The economy has currently functioned in such a way that the eight richest people in the world control more than 50% of its wealth. Change is needed and it can come in many ways, with wealth redistribution seeming to be the most obvious course. But, instead of re-distributing wealth, could it be democratized so wealth is distributed differently? The answer is yes. Blockchain technology can catalyse it. Applications of this new technology include new ways for data to be stored and transacted; creating a true peer-to-peer sharing economy; and creating a more secure method for land-title registration. All of which lead to new avenues of wealth being created. Each and every one of these applications of blockchain technology leads to an incredible difference in lifestyle in developing and developed nations.
Monetising Personal Data
Data is currently stored on servers at Google or Microsoft, yet these servers are easily hacked due to their centralised nature. Data on these servers can also be bought, sold or stolen. So, data has value and can even be monetised. There are blockchain companies starting projects that put data on decentralised platforms where only a certain person, and those he or she allows, have access to their data. This allows one to keep their privacy and also sell their own data. This affects both developing and developed nations in the sense that data, even as a monetary asset, is universal.
The growth of data is already having an effect on global affairs. Policies can be enacted to nurture this. However, there are first a few things to consider. One, that data being too private can be a threat to national security. With the current population and projected growth, governments need access to data in order to actively defend against threats using that gathered intelligence. It is human nature to plan ahead, and by collecting harmless data now, governments are thinking about threats in the future. Society is at an impasse now, though, torn between two ideals. One, that it is a human right to have control of one’s data. And two, that governments having access to data is necessary for national security.
Data and National Security
Society strives for equality, including economic equality. Allowing one to sell their data gives one a sense of autonomy and security. However, blockchain technology, specifically the ability to construct smart contracts, makes it so that third parties do not need to exist in the transfer of data. Currently, private companies are collecting data and selling it, but what if data could be completely collected by the owner and the government only? So, by removing privately controlled centralised servers full of data, data can be on the blockchain and governments can put in place policies which incentivise people to allow their data to be used as part of a board national security agenda. Furthermore, it would cause less strife if people would be willing to hand over their data freely or for monetary compensation, than for their data to be harvested by companies and sold without their consent.

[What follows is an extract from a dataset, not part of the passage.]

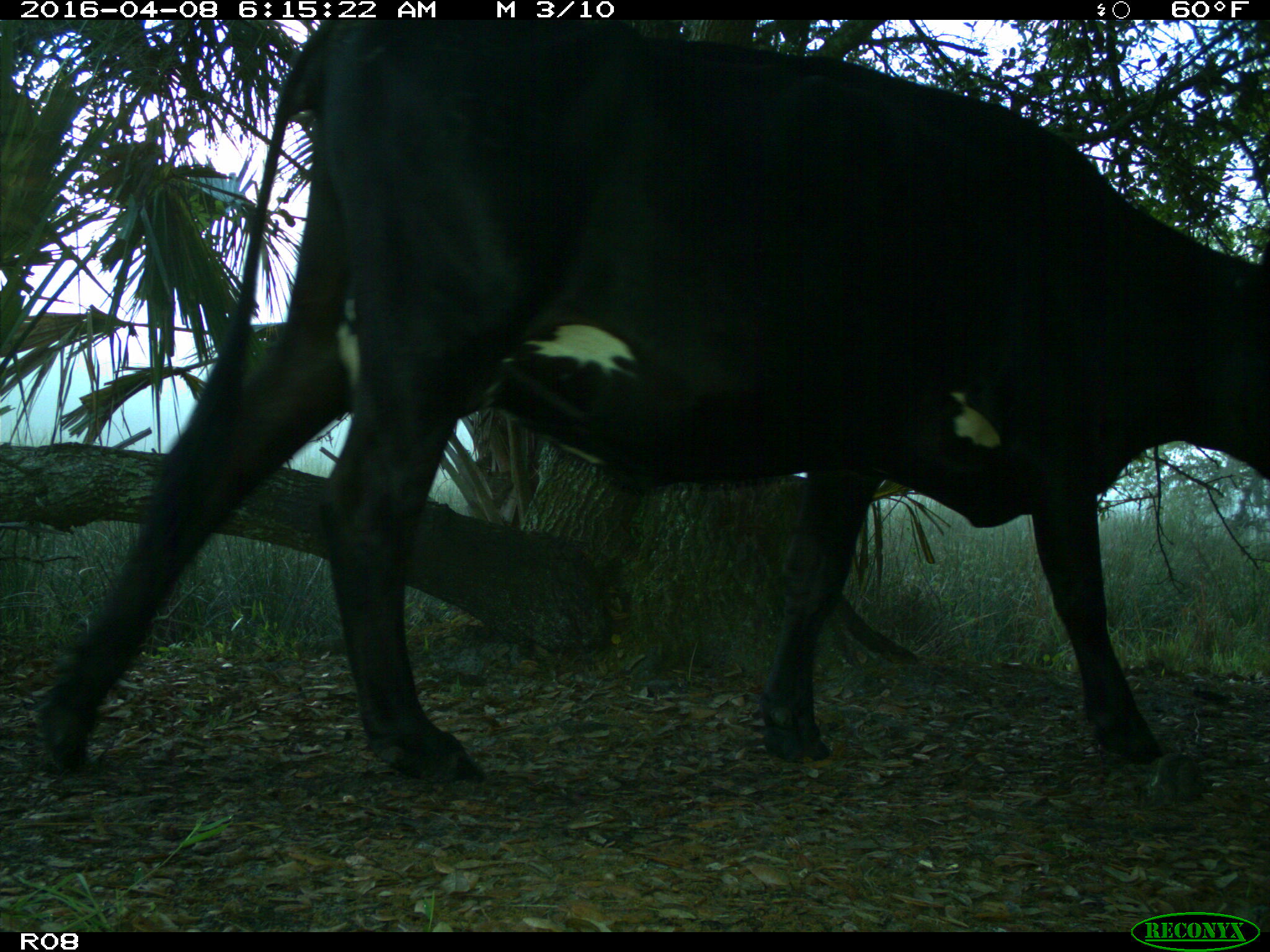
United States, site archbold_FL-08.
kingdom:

The sharing economy is essentially a peer-to-peer system that, contrary to popular belief, foregoes third-party applications like Uber and Lyft. Some already think that Uber is a company that is part of the sharing economy. Well, the sharing economy can be defined in a variety of ways, and it is, in fact, a misnomer. The Harvard Business Review and Financial Times have stated that the correct term for what is popularly seen as the sharing economy, which has at its heart companies like Uber, would be the access economy. It is the access economy because consumers are paying to access another persons’ services. When a company is in-between two parties, it is not considered sharing, only access.
Drivers are being under-compensated and Uber is raking in the profits. By removing the third party here, drivers and passengers on both sides would realise more gains and would be compensated fairly. The key factor in play here is trust. We trust third parties to let transactions go through safely and security because those third parties have credibility and take the blame when needed. However, smart contracts can provide the same services while removing trust from the equation.
If a true sharing economy can be created then it would remove the need for many large multinational corporations, open up more jobs, and distribute more income to drivers, if Uber were used as an example, while saving money for the customer.
Land Title Registration
The final outlet for income comes in the form of land title registration. In many countries, land title registration comes in the form of physical deeds. These forms of documents can be easily lost or stolen. In fact, India has had numerous problems with land title registration; either the government would seize property or gangs would declare that property their own. Without any proof, there is no way to get one’s land back. But, with public key cryptography, ownership can be proven to authorities, with no chance of forgery or manipulation.
Many governments in developing countries are currently using blockchain technology to secure land title registration for its people, and this is a big step in the future development for land rights. Andhra Pradesh is just one example of a government implementing blockchain based land title registration. There are massive economic benefits to increasing access to deeds and proof of ownership. Doing away with the notion of dead capital, land held informally, would open up borrowing to a large number of people. Right now many people, who can not prove ownership of land, cannot secure borrowing against it. A blockchain based land title registry would greatly increase the economic potential that these people have. It is difficult to implement policy changes, but there are enormous positive implications for doing so.
Blockchain, as a new technology that is taking the financial institution sector by storm, can also be applied to many other areas. This type of new technology will need regulations put in place to transition smoothly from one process to another if or when large institutions decide to adopt this technology. As the Australian, Indian and Japanese governments are already using it, blockchain technology will play a central role in the technological and economic revolutions of the near future. Proper policymaking is still necessary.